In the 1870 census of Wilson, Wilson County: shoemaker Henry Jones, 55; wife Milly, 50; and sons Morris, 19, a bakery worker, and Wilson, 11.

In the 1880 census of Wilson township, Wilson County: Daniel Vick, 38, wife Fannie, 35, children Samuel, 16, Nettie, 14, Earnest Linwood, 12, Henry, 10, and James O.F. Vick, 8, plus Frank O., 20, and Marcus W. Blount, 26.

In the 1880 census of Town of Wilson, Wilson County: on Nash Street, Wilson Jones, 22, shoemaker.

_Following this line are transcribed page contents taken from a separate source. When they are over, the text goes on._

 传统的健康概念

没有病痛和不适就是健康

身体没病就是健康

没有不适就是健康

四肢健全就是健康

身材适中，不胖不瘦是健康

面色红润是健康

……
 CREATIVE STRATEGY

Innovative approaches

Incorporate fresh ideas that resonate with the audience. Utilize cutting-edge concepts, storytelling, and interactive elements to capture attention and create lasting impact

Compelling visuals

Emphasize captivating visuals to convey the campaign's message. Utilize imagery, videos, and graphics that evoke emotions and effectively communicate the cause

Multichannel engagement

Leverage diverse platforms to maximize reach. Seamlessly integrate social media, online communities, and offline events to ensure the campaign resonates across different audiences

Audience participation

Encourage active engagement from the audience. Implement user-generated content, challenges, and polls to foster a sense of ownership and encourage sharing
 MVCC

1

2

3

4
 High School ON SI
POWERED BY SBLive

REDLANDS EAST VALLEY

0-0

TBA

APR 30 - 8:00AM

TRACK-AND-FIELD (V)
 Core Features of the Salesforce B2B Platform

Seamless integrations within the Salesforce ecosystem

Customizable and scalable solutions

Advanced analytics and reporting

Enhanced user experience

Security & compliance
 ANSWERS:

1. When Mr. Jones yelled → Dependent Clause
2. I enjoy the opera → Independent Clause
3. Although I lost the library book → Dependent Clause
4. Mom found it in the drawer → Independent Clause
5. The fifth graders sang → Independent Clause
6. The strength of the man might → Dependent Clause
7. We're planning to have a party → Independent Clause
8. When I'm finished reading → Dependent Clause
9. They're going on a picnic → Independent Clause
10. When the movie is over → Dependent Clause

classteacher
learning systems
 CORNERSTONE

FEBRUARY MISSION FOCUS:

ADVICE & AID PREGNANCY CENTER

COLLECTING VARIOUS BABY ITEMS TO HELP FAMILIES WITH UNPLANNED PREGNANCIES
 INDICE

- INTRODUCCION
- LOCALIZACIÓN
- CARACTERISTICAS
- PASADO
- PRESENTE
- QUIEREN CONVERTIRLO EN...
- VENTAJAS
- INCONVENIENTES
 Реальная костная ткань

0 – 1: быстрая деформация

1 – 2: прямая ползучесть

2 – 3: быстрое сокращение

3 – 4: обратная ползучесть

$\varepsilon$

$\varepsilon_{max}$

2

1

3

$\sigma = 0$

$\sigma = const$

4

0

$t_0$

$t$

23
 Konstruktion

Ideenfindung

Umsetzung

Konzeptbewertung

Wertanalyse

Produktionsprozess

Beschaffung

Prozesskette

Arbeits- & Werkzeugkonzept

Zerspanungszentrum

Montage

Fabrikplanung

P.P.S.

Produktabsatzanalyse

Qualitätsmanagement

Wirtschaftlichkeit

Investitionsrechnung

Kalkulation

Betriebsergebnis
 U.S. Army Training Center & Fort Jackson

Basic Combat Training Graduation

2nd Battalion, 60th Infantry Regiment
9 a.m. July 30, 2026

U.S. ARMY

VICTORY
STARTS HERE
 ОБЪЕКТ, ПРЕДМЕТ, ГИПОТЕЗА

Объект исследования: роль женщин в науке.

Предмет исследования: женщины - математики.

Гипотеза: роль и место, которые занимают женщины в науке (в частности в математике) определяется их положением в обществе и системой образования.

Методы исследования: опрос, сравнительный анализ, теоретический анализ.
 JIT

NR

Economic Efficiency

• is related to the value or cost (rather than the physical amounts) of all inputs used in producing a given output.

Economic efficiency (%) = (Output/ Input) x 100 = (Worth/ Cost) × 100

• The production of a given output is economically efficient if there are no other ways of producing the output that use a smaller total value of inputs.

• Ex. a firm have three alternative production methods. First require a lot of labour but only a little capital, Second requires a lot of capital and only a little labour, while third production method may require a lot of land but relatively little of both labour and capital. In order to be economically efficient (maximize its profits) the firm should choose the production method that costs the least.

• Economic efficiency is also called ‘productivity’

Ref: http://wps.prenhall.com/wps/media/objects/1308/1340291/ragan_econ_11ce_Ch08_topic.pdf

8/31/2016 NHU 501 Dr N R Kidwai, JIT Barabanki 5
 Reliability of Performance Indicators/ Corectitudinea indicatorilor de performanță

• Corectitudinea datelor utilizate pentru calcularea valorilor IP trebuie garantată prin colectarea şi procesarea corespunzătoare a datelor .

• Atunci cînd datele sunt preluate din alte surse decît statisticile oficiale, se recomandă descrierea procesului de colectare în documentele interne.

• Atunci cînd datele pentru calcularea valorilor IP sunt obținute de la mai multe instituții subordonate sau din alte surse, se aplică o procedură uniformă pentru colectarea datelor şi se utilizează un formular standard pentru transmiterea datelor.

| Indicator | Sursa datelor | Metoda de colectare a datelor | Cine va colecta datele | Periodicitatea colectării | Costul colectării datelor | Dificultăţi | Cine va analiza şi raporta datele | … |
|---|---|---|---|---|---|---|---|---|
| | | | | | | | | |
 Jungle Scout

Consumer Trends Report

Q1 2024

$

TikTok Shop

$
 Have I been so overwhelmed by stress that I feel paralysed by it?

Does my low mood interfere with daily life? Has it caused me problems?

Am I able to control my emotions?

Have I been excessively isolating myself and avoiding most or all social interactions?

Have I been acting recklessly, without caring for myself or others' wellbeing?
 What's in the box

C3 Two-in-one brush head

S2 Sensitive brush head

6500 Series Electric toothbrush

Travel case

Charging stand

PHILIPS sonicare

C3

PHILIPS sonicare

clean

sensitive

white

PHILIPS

On 13 December 1884, A.W. Jones, 24, of Wilson County, married Nettie M. Vick, 20, at Thomas Johnson’s. E.H. Ward, a minister, conducted the ceremony before John Moss, Alice Johnson and Thomas Johnson. (Per the 1900 census, Thomas Johnson was a mail carrier and, presumably, therefore an associate of postmaster Sam Vick. Alice was his wife.)

13 comments

  1. Is there any evidence that he was caught or where he, Wilkes Jones, ended up? I am doing research for his family. I believe he went by A.W. Jones, which was on his marriage record. Thanks for all you do!